暗殺者達の午後〜表〜

■ショートシナリオ


担当:呉羽

対応レベル:11〜lv

難易度:やや易

成功報酬:3 G 80 C

参加人数:6人

サポート参加人数:2人

冒険期間:11月27日〜12月02日

リプレイ公開日:2006年12月06日

●オープニング

 珍しく暖かな日差しが注ぐ、昼下がり。
 冒険者ギルドの受付前に、優雅な足取りで1人の男がやって来た。小奇麗な身なりに穏やかな微笑を浮かべ、彼は受付員と話を始める。まるで、世間話を始めるかのように。

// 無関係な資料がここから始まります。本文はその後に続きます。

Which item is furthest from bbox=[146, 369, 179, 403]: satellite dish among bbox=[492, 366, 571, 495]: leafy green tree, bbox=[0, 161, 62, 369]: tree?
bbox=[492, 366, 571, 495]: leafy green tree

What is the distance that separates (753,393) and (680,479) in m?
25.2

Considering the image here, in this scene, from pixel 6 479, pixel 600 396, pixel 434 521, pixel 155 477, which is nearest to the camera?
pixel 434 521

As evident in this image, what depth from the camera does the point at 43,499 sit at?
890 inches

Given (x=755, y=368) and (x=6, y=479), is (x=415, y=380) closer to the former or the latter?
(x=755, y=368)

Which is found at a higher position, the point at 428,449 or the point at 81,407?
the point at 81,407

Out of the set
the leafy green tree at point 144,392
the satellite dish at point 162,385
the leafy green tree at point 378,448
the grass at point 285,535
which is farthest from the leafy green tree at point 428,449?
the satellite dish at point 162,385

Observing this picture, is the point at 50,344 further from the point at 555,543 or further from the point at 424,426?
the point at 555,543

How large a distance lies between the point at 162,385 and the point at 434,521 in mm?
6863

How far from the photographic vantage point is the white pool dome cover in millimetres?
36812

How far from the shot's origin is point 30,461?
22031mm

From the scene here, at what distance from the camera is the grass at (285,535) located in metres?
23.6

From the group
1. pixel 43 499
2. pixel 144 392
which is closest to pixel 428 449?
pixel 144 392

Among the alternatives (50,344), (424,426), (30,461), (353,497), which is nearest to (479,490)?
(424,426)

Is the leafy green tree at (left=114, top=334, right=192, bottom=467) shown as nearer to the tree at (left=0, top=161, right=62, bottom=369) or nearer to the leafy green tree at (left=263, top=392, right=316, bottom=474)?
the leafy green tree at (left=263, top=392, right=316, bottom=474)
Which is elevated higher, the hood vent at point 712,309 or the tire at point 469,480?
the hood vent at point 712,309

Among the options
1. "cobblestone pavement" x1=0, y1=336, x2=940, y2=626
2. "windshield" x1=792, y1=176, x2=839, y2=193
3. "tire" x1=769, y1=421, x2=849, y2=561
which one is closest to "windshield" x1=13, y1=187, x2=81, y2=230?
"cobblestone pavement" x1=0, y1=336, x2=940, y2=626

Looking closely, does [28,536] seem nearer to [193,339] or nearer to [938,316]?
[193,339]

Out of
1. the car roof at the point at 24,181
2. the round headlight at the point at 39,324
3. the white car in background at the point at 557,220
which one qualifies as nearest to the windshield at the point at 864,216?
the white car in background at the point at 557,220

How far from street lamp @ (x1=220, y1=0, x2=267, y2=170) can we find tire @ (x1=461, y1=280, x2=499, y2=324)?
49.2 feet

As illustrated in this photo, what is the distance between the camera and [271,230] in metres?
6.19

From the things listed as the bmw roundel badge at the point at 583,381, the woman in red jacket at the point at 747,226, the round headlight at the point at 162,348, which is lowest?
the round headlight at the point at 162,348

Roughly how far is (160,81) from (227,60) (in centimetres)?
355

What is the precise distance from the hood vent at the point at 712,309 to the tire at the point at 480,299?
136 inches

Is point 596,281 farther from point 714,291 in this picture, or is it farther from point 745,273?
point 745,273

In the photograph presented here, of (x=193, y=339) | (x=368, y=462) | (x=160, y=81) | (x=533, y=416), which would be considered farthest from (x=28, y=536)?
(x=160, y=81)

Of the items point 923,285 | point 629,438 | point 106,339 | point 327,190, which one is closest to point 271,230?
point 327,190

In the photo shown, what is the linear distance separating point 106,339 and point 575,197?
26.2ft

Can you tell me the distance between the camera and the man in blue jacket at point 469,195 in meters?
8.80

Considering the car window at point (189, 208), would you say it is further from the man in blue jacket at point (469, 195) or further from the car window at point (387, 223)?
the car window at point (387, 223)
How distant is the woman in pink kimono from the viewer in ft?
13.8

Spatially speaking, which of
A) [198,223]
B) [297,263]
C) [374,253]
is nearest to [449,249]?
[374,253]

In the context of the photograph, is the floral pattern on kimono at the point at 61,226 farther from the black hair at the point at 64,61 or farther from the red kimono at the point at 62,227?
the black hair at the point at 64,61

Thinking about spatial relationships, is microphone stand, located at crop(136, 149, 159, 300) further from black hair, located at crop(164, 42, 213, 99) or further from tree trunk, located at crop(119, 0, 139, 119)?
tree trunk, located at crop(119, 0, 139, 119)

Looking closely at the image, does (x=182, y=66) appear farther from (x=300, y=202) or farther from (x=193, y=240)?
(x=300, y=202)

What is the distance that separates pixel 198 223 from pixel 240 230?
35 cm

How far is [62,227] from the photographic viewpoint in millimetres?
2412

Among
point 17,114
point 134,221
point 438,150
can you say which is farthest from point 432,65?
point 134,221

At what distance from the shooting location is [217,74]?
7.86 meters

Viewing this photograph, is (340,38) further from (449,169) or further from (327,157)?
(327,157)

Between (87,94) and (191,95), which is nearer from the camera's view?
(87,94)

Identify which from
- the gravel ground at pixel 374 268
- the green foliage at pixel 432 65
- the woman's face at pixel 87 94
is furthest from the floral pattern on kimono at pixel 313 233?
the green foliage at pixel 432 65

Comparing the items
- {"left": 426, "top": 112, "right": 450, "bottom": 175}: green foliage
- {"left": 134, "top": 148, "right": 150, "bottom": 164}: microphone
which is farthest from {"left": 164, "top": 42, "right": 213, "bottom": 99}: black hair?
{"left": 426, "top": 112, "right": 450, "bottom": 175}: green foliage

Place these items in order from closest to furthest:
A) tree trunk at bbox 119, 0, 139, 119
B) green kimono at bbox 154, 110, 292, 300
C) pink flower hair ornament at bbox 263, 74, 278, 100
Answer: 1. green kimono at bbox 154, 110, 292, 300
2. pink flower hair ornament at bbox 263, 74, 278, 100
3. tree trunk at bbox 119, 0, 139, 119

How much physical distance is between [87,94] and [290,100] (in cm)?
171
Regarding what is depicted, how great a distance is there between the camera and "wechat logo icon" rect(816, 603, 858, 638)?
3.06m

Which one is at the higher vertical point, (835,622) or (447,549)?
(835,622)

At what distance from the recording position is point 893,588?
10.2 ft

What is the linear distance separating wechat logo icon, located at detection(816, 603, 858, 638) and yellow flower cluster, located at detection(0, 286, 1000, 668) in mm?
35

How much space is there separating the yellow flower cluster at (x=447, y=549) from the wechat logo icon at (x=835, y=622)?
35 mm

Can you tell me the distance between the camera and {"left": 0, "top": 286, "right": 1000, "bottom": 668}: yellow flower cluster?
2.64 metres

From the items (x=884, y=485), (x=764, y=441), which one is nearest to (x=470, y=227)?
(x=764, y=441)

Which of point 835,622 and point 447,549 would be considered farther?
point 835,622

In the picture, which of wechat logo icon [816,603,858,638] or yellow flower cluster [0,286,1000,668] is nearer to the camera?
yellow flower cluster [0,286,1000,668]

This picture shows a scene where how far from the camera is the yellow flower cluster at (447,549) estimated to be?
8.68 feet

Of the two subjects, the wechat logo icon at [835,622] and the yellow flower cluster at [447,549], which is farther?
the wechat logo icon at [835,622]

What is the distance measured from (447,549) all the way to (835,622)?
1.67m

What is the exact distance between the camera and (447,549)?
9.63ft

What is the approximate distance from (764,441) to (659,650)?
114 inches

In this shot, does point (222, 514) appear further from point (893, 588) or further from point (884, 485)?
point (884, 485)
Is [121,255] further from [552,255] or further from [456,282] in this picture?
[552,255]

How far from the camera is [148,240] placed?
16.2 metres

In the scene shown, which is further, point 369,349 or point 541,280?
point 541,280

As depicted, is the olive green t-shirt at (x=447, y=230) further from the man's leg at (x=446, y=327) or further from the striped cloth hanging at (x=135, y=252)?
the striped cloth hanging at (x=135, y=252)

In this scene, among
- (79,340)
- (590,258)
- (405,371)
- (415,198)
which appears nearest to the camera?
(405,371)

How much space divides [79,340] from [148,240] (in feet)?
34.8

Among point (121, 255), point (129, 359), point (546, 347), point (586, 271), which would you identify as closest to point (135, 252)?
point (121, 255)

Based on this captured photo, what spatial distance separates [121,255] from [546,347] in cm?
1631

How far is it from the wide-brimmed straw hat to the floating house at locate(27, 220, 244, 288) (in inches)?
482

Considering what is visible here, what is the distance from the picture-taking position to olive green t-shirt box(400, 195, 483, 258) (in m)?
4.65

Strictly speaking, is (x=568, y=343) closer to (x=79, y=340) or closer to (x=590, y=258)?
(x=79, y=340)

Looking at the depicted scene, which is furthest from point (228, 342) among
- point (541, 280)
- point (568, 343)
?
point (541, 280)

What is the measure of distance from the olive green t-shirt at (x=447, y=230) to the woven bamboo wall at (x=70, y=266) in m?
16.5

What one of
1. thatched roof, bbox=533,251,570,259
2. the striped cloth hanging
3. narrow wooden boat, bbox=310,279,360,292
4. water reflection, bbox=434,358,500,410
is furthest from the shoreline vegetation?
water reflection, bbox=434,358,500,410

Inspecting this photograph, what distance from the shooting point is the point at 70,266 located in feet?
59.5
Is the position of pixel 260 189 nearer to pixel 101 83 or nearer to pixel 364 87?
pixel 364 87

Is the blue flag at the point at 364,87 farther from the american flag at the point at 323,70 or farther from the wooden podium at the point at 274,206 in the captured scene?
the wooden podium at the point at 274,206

「つまり‥‥暗殺者達を捕まえてほしい、と。そういうことですね?」
「えぇ、そうです」
 彼は手に持っていた袋の中から、数枚の羊皮紙を取り出す。
「これは似顔絵ですが、どこまで似ているかは分かりません。我々は彼らをずっと見張り続け、遂に機会を捉えて攻め込んだのですが、数人取り逃がしてしまったのです。我々も捕らえた者達の対処に忙しく、逃げた者を探す所まで手が回りません。彼らが、こちらで捕らえた仲間を取り返しに来ればまだ良いのですが、町中に紛れ込んでしまった場合、恐ろしいことになる可能性があります」
「確かに、暗殺者を野放しには出来ませんが‥‥」
 受付員は、羊皮紙に描かれた顔を見て、小さく溜息をついた。
「まだ、子供ですね‥‥」
「だから怖いのです。彼らには善悪の区別が付かない。何を仕出かすか分かりません。それに、既に何らかの暗殺の依頼を受けている可能性もあります。手遅れになる前に捕まえなくては。今はまだパリのどこかに隠れているのだとは思いますが、余り日数がかかればパリを抜け出てしまうかもしれません」
 そして、男は静かに袋の中から銀貨の入った袋を出して、カウンターへと置いた。
「どうか平穏なパリを保つ為‥‥。よろしくお願いしますね」
 そのまま男は、来た時と変わらない足取りで帰って行く。受付員はそれを見送りつつ、置き去りにされた数枚の子供の絵を見つめた。
「‥‥嫌な時代になったものだな‥‥。本当に」
 彼は軽く首を振り、その羊皮紙をカウンターの内側へと片付けた。
 間もなく訪れるであろう冒険者達に、直ぐにでもこの話をすることが出来るように。

 時が過ぎ、ゆるゆると西の空を緋い太陽が支配し始めた。
 やけに緋い、まるで血の色で染め上げたかのような空が、パリの上に広がる。
 何かが始まる、その幕開けのように。

●今回の参加者

 ea3869 シェアト・レフロージュ(24歳・♀・バード・エルフ・ノルマン王国)
 ea4470 アルル・ベルティーノ(28歳・♀・ウィザード・人間・ノルマン王国)
 ea5796 キサラ・ブレンファード(32歳・♀・ナイト・人間・エジプト)
 ea8988 テッド・クラウス(17歳・♂・ナイト・ハーフエルフ・ノルマン王国)
 eb3503 ネフィリム・フィルス(35歳・♀・神聖騎士・ジャイアント・イギリス王国)
 eb4667 アンリ・フィルス(39歳・♂・ナイト・ジャイアント・イギリス王国)

●サポート参加者

マリー・プラウム(ea7842)/ 時奈 瑠兎(eb1617

●リプレイ本文

「‥‥アサシーン・ガール?」
 どんよりとした曇り空の朝。キサラ・ブレンファード(ea5796)は、冒険者ギルドで思わず受付員に聞き直していた。
「そうか‥‥別件か」
 暗殺者の子供達を捕らえる依頼。一瞬勘違いするのも無理は無い。
「探し人の該当者では無いが、子供の遺体が上がった、か‥‥」
「仲間かしら」
 川に、明らかに殺害された痕のある子供の遺体が上がっていた。発見されたのは、依頼人が来た時間と同じくらい。ではその前に既に殺されていた事になる。逃げた暗殺者の仲間かは分からないが可能性は高い。しかし、依頼人は追撃がかかっている事など何も触れていなかった。
「もし仲間だとしても、そんな風に放置するなんて‥‥許せない。弔いましょう」
 アルル・ベルティーノ(ea4470)とキサラは、子供が発見された場所へと急いだ。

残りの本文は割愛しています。